Dutta Soumya, Biswas Ayan, Ahrens James
Los Alamos National Laboratory, Los Alamos, NM 87545, USA.
Entropy (Basel). 2019 Jul 16;21(7):699. doi: 10.3390/e21070699.
With increasing computing capabilities of modern supercomputers, the size of the data generated from the scientific simulations is growing rapidly. As a result, application scientists need effective data summarization techniques that can reduce large-scale multivariate spatiotemporal data sets while preserving the important data properties so that the reduced data can answer domain-specific queries involving multiple variables with sufficient accuracy. While analyzing complex scientific events, domain experts often analyze and visualize two or more variables together to obtain a better understanding of the characteristics of the data features. Therefore, data summarization techniques are required to analyze multi-variable relationships in detail and then perform data reduction such that the important features involving multiple variables are preserved in the reduced data. To achieve this, in this work, we propose a data sub-sampling algorithm for performing statistical data summarization that leverages pointwise information theoretic measures to quantify the statistical association of data points considering multiple variables and generates a sub-sampled data that preserves the statistical association among multi-variables. Using such reduced sampled data, we show that multivariate feature query and analysis can be done effectively. The efficacy of the proposed multivariate association driven sampling algorithm is presented by applying it on several scientific data sets.

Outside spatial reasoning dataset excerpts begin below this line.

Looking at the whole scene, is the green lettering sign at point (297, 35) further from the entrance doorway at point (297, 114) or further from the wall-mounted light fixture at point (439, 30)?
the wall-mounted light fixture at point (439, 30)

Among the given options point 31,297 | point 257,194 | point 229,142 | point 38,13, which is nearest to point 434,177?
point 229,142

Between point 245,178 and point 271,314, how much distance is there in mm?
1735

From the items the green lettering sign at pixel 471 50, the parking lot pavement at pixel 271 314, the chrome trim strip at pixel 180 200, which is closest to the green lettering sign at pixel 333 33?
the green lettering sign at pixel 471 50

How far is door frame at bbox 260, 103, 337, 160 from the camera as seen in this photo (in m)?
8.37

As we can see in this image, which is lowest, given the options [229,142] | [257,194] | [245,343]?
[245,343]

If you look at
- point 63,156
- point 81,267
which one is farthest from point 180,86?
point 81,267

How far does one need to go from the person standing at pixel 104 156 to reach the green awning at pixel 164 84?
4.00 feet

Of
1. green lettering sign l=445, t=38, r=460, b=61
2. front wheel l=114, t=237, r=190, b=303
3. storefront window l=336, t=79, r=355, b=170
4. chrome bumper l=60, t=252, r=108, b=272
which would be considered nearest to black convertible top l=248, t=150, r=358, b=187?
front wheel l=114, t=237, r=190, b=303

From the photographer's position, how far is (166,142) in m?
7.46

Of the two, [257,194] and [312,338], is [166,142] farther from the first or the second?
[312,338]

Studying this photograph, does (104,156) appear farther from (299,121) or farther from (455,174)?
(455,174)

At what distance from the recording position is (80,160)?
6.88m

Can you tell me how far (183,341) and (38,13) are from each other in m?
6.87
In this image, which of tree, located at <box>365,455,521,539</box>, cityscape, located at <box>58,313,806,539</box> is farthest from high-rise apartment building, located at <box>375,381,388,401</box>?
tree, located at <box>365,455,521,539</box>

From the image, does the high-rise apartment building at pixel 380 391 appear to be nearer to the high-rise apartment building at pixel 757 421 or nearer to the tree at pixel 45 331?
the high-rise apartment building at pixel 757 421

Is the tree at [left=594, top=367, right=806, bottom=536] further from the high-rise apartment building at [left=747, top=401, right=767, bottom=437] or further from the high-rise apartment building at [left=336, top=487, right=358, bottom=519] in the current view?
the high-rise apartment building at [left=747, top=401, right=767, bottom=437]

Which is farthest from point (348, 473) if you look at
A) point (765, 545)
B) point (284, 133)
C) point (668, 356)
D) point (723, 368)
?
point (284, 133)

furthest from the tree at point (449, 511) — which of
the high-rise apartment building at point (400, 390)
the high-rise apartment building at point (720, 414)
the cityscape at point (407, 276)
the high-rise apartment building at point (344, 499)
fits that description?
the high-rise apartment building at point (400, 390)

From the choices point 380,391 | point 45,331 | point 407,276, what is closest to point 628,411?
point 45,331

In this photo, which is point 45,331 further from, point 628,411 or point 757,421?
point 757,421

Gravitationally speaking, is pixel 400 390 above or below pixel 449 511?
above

随着现代超级计算机计算能力的不断提高,科学模拟产生的数据规模正在迅速增长。因此,应用科学家需要有效的数据汇总技术,这些技术可以减少大规模多变量时空数据集,同时保留重要的数据属性,以便精简后的数据能够足够准确地回答涉及多个变量的特定领域查询。在分析复杂的科学事件时,领域专家经常一起分析和可视化两个或更多变量,以便更好地理解数据特征的特性。因此,需要数据汇总技术来详细分析多变量关系,然后进行数据精简,以便在精简后的数据中保留涉及多个变量的重要特征。为了实现这一目标,在这项工作中,我们提出了一种用于执行统计数据汇总的数据子采样算法,该算法利用逐点信息理论度量来量化考虑多个变量的数据点的统计关联,并生成保留多变量之间统计关联的子采样数据。使用这样精简后的采样数据,我们表明可以有效地进行多变量特征查询和分析。通过将所提出的多变量关联驱动采样算法应用于几个科学数据集,展示了该算法的有效性。